(INSTRUÇÕES DAS TAREFAS)
(1) Responda às perguntas abaixo com base no texto sobre os escândalos de 2002.
(a) Quem acusou Armínio Fraga e Luiz Fernando Figueiredo de fazer lobby em favor das empresas de telefonia?
(b) Que percentual do capital do BB estava previsto no projeto de venda?
(c) Que órgão Pedro Malan mandou investigar as acusações?
(2) Traduza para o inglês esta frase do texto sobre os escândalos de 2002: "O então ministro da Fazenda do governo FHC, Pedro Malan, mandou a Comissão de Valores Mobiliários (CVM) investigar as acusações."

Gilson Caroni Filho *, Jornal do Brasil
RIO - Em pleno ano eleitoral de 2002, o governo submergia em sérios escândalos na área econômica. O presidente do Banco Central, Armínio Fraga, e o diretor de Política Monetária da mesma instituição, Luiz Fernando Figueiredo, eram acusados pelo presidente interino da Agência Nacional de Telecomunicações (Anatel) de fazer lobby em favor das empresas de telefonia. Ambos teriam entregado à Câmara de Política Econômica, instância governamental, um texto preparado pela BCP, empresa que operava na banda B de telefonia celular em São Paulo. No documento eram recomendados aumentos de tarifas, mudanças contratuais beneficiando as operadoras e redução dos impostos que incidem sobre as contas dos consumidores.
Tinha mais. Havia sérias suspeitas de que técnicos de alto escalão do BNDES, do Tesouro Nacional, do Banco do Brasil e do Ministério da Fazenda fizeram uso de informações privilegiadas para compra e venda de ações do Banco do Brasil. Eram pessoas que trabalham nas mesmas instituições que desenharam o projeto de venda de 16,3% do capital do BB. O então ministro da Fazenda do governo FHC, Pedro Malan, mandou a Comissão de Valores Mobiliários (CVM) investigar as acusações. O problema é que o órgão fiscalizador abriu sindicância para apurar denúncias de irregularidades de funcionários em processo de cisão nas áreas de petroquímica e de papel e celulose. Em suma, em tempos do império do cassino, o melhor a fazer era, tal como na música de Chico Buarque, chamar o ladrão .

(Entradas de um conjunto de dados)
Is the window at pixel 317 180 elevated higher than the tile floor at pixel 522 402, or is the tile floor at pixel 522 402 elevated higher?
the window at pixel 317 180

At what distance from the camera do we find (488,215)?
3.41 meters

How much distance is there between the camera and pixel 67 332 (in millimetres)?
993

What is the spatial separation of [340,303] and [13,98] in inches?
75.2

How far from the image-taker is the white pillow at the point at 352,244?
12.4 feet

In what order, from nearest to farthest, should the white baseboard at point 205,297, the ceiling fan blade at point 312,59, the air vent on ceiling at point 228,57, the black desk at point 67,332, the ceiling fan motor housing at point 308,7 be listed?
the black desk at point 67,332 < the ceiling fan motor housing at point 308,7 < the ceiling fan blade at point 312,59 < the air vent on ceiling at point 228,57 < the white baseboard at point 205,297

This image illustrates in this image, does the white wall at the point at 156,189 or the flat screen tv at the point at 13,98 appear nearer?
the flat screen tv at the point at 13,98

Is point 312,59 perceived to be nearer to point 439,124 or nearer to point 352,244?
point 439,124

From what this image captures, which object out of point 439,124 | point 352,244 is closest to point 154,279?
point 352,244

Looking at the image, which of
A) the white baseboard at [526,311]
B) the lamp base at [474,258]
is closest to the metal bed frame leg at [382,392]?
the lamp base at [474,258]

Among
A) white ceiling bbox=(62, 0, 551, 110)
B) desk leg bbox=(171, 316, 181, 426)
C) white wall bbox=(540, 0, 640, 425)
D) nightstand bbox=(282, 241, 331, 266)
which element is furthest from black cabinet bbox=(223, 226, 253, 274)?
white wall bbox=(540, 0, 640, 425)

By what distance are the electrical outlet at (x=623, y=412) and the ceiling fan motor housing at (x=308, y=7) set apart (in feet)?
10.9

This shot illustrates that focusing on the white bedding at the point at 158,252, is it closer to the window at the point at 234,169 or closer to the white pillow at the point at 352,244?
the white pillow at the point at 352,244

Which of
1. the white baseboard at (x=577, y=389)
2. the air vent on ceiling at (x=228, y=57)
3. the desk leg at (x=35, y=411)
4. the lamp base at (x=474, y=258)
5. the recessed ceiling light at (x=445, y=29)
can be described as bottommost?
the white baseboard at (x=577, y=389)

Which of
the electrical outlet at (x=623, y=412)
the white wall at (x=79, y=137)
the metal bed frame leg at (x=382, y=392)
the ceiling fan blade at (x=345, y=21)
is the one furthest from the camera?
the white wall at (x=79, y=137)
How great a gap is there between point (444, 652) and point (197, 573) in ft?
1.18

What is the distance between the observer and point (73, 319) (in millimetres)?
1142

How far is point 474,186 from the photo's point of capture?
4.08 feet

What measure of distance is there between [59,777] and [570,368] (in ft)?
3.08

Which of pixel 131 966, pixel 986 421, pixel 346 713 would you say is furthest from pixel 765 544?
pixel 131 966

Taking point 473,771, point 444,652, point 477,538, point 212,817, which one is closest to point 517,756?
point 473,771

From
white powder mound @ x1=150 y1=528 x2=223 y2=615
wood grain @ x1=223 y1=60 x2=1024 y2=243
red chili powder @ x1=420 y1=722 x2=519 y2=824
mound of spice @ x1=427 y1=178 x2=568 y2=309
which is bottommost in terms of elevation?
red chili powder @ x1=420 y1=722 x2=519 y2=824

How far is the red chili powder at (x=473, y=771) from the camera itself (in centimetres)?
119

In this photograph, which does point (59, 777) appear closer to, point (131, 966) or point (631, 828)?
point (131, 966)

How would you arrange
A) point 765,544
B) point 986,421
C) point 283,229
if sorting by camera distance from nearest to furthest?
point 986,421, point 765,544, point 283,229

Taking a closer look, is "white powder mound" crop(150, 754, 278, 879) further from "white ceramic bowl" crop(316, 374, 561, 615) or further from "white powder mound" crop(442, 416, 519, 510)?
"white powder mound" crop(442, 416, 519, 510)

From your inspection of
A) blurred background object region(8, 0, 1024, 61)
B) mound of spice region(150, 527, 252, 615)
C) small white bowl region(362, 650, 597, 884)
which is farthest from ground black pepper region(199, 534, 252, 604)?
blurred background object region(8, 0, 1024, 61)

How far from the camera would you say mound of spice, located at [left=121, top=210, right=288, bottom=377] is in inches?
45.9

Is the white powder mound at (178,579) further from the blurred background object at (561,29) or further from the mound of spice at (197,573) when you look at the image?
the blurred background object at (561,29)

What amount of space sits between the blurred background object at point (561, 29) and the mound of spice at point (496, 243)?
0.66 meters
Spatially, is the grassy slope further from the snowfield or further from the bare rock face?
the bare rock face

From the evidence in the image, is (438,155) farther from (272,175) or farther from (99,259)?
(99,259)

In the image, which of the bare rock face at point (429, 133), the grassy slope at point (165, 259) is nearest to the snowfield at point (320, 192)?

(SOLUÇÕES DAS TAREFAS)
(1)
(a) O presidente interino da Agência Nacional de Telecomunicações (Anatel).
(b) 16,3%.
(c) A Comissão de Valores Mobiliários (CVM).

(2) Pedro Malan, then finance minister in the FHC administration, ordered the Securities Commission (CVM) to investigate the accusations.